Papo estranho, noite silenciosa... Eu finalmente entendi o conceito da palavra “desconcertante”. Estava sentada de frente para ele, mas os meus olhos desviados para a piscina.

- Acho melhor eu ir embora. – Ele finalmente se levantou, apontando com a cabeça em direção à saída. - Não vou conseguir conversar com o Lobisomem hoje. De agora em diante, vou ter que procurá-lo na cidade.

- Por causa da minha mãe? – arrisquei.

Ele assentiu com a cabeça.

- Acho que ela não quer me ver – ele respondeu. – Deve ter bons motivos para isso.

Eu concluí que, se essa história de lendas era realmente verdade, eles não deviam ser muito espertos no quesito “humanos”.

- Posso te dar um conselho? – perguntei.

Ele arregalou os olhos, divertido, e acenou para que eu continuasse.
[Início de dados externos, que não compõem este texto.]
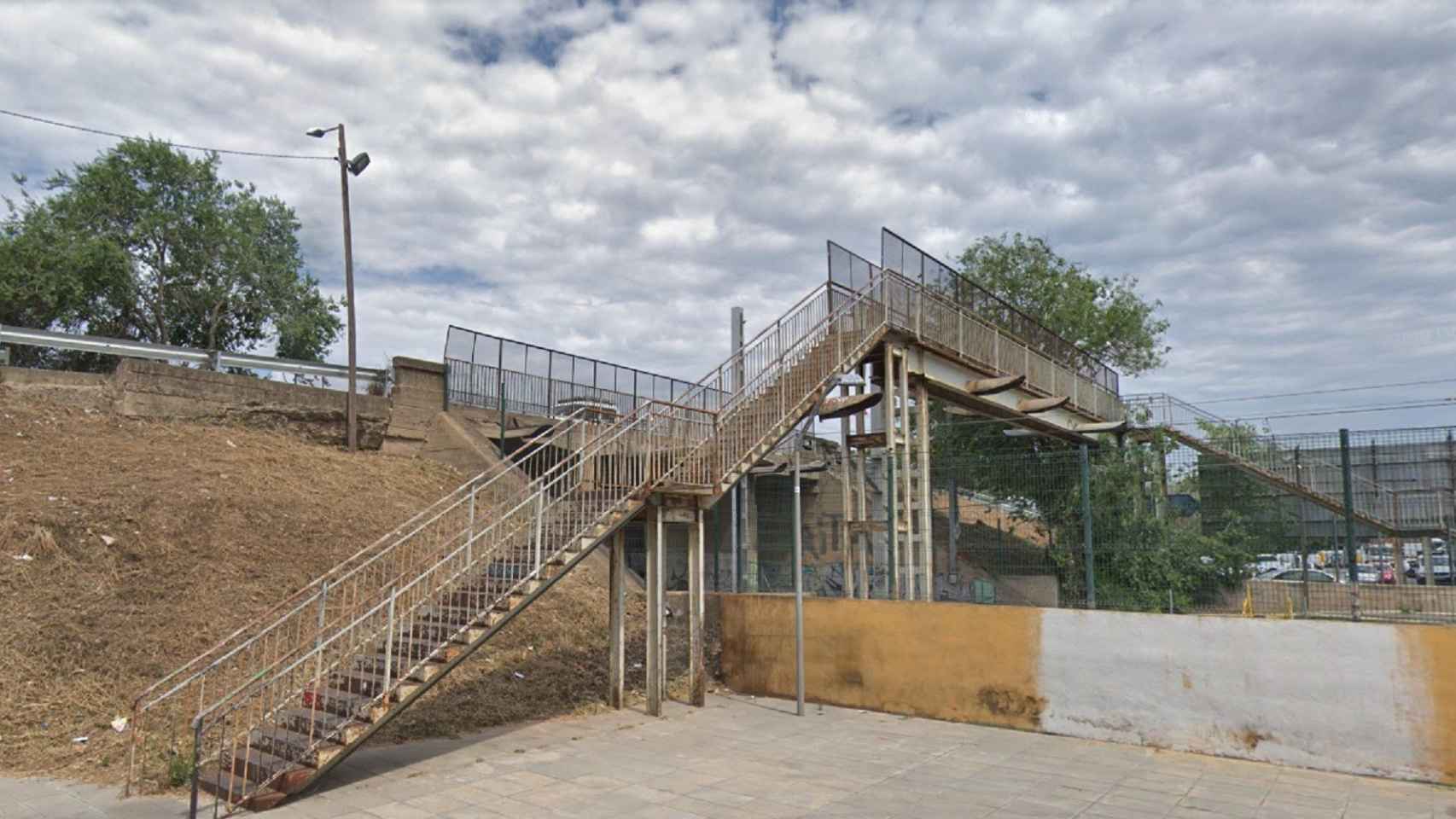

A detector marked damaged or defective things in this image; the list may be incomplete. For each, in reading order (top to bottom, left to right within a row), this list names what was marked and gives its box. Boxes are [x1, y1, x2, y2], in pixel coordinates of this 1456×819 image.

rust stain on wall [713, 596, 1036, 729]
rust stain on wall [1391, 625, 1456, 785]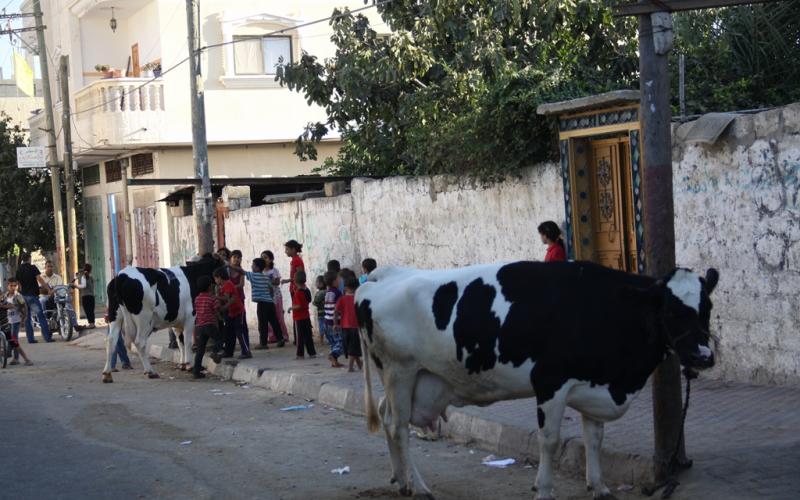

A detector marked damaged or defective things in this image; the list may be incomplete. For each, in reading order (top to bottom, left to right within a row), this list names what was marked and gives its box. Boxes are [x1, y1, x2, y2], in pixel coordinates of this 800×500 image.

wall with peeling paint [676, 101, 800, 382]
- Você devia usar camisinha. Só porque você é imortal e não precisa se preocupar em pegar nenhuma doença, não é motivo para não se cuidar. Ao menos evitaria mais filhos perdidos por aí.

Os olhos que já estavam arregalados, aumentaram ainda mais, e ele me encarou boquiaberto. Não entendo os adultos. Eles nos enchem de aulas de educação sexual, nos alertam sobre drogas, AIDS, gravidez indesejada... E quando a gente fala alguma coisa coerente, ficam com essas caras de espantados. Como se uma menina de quatorze anos não devesse saber dessas coisas...
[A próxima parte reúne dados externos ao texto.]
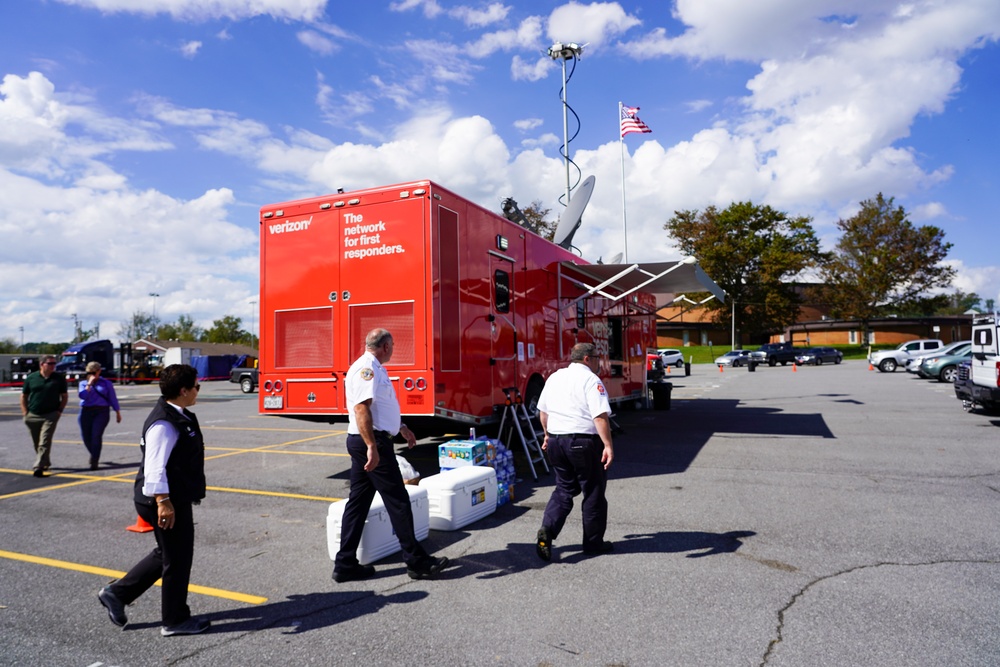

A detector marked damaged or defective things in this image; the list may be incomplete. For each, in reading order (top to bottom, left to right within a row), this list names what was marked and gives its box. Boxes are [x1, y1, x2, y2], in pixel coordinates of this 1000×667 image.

crack in asphalt [756, 560, 1000, 667]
Mas se o meu pai dizia ser O Boto, talvez, para ele, aquele tenha sido um conselho importante, porque depois de um tempo, ele sorriu, meio enrubescido.

- Isso parece mais um conselho que eu deveria ter dado a você, não é? Viu como eu não tenho jeito com Humanos?
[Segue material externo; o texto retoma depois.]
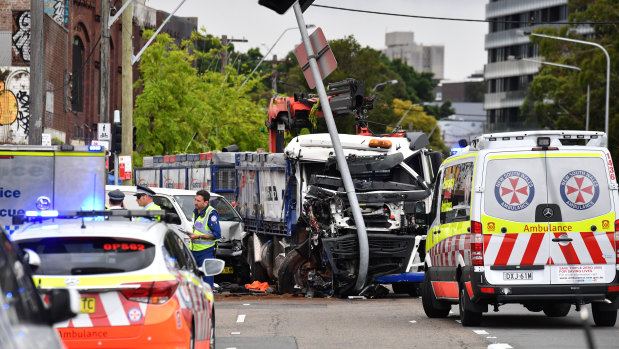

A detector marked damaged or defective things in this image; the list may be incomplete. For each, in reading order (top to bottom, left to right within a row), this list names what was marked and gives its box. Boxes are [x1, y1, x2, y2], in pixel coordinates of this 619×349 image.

damaged truck front [237, 132, 440, 294]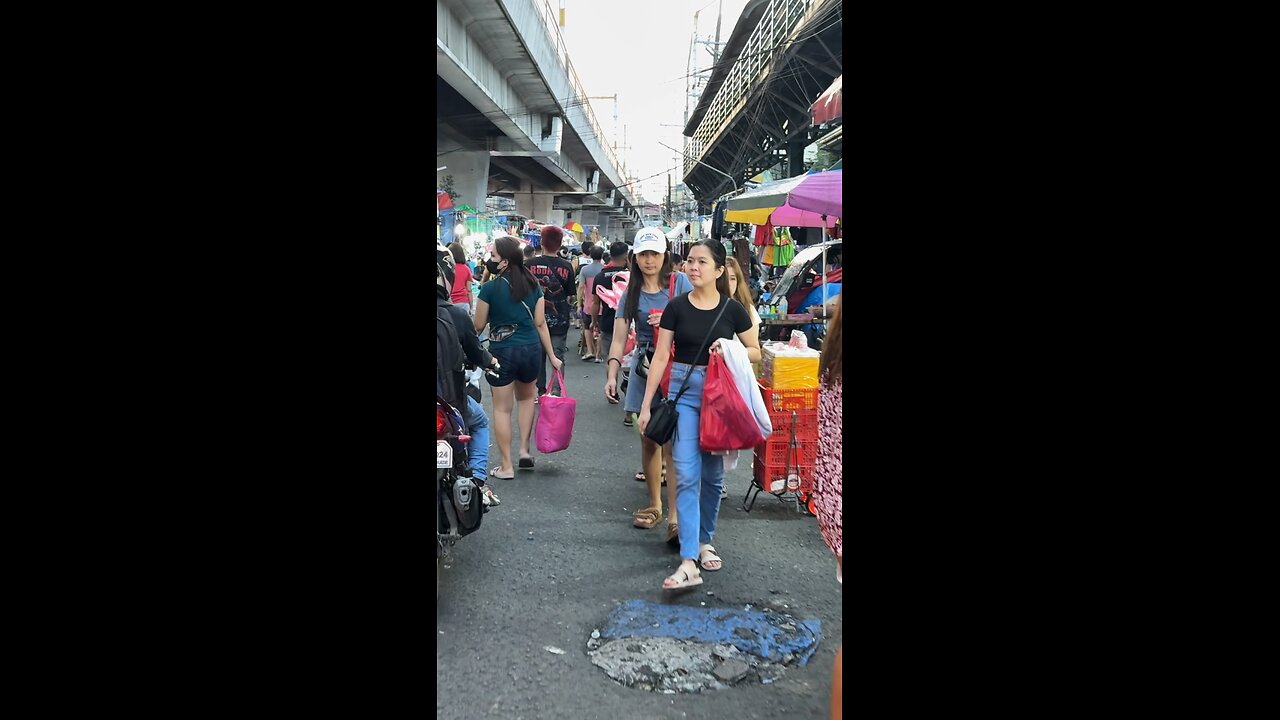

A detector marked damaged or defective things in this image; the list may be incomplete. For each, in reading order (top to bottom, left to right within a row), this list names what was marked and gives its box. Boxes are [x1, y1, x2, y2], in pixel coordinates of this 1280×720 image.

pothole [588, 596, 820, 692]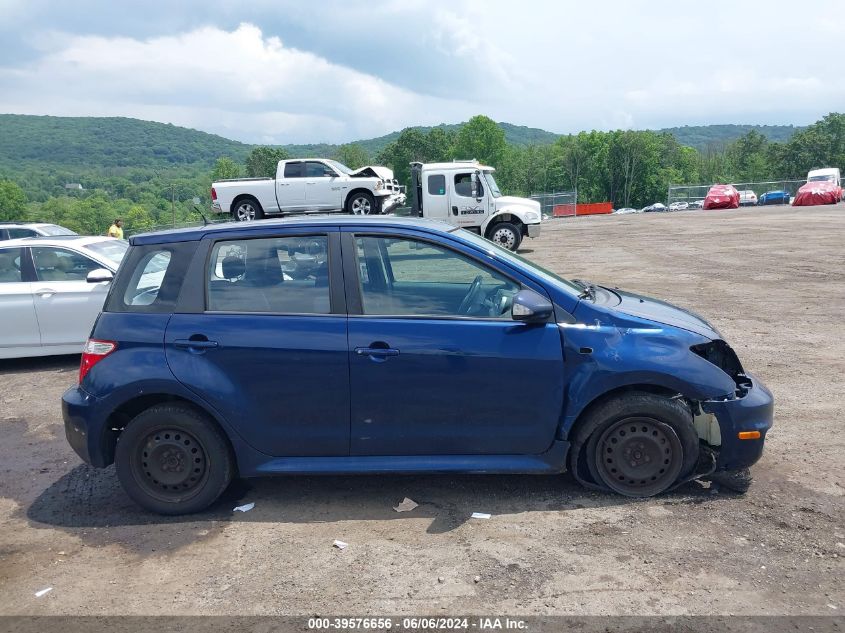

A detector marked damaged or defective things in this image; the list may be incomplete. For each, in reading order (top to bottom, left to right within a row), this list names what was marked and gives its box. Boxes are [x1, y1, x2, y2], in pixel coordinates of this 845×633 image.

damaged front bumper [700, 370, 772, 470]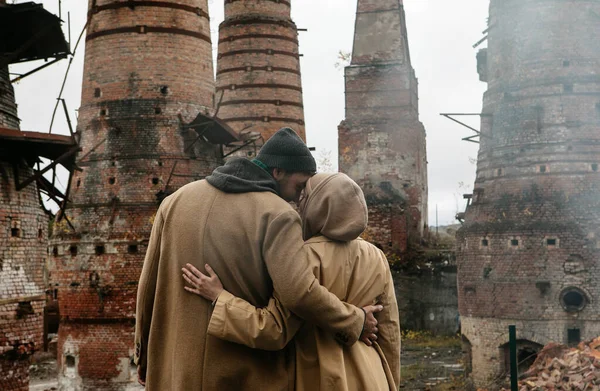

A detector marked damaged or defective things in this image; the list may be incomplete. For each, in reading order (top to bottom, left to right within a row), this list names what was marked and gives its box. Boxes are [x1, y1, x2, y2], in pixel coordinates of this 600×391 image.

rusted metal beam [88, 0, 211, 20]
rusted metal beam [86, 25, 211, 43]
- Tudo bem – respondi. – Eu entendo. Eu acho.

Ele se virou e começou a sair, deu apenas alguns passos e estancou, voltando de novo para mim.

- Acho que fiquei devendo um conselho para você. De pai para filha.

- De Lenda para Humana? – tentei brincar, rindo levemente.

- Isso – ele respondeu, devolvendo o sorriso.

Eu fiquei esperando. Ele olhou para os lados, espreitando na escuridão como se para ter certeza que ninguém nos ouvia.

- Cuidado com os vampiros. – Foi o conselho dele. – Eles são tão sedutores quanto eu, mas quando se interessam por um humano, é apenas para sugar sangue, entendeu?

Eu fiz que sim, olhando para ele meio que sem entender nada.

- Não deixe se enganar. Eles não têm sentimentos, não se apaixonam, não lamentam não poder ver a luz do sol. É tudo conversa para que você deixe que eles chupem o seu sangue. Você se assustaria com a quantidade de meninas da sua idade que são enganadas por eles!

Dizendo isso, ele deu as costas para mim e algo me dizia que eu jamais o veria novamente.
Eu encontro com o meu pai e ele me promete que não vai me seduzir e me alerta contra os vampiros. 

Uau! Definitivamente, eu estava sonhando.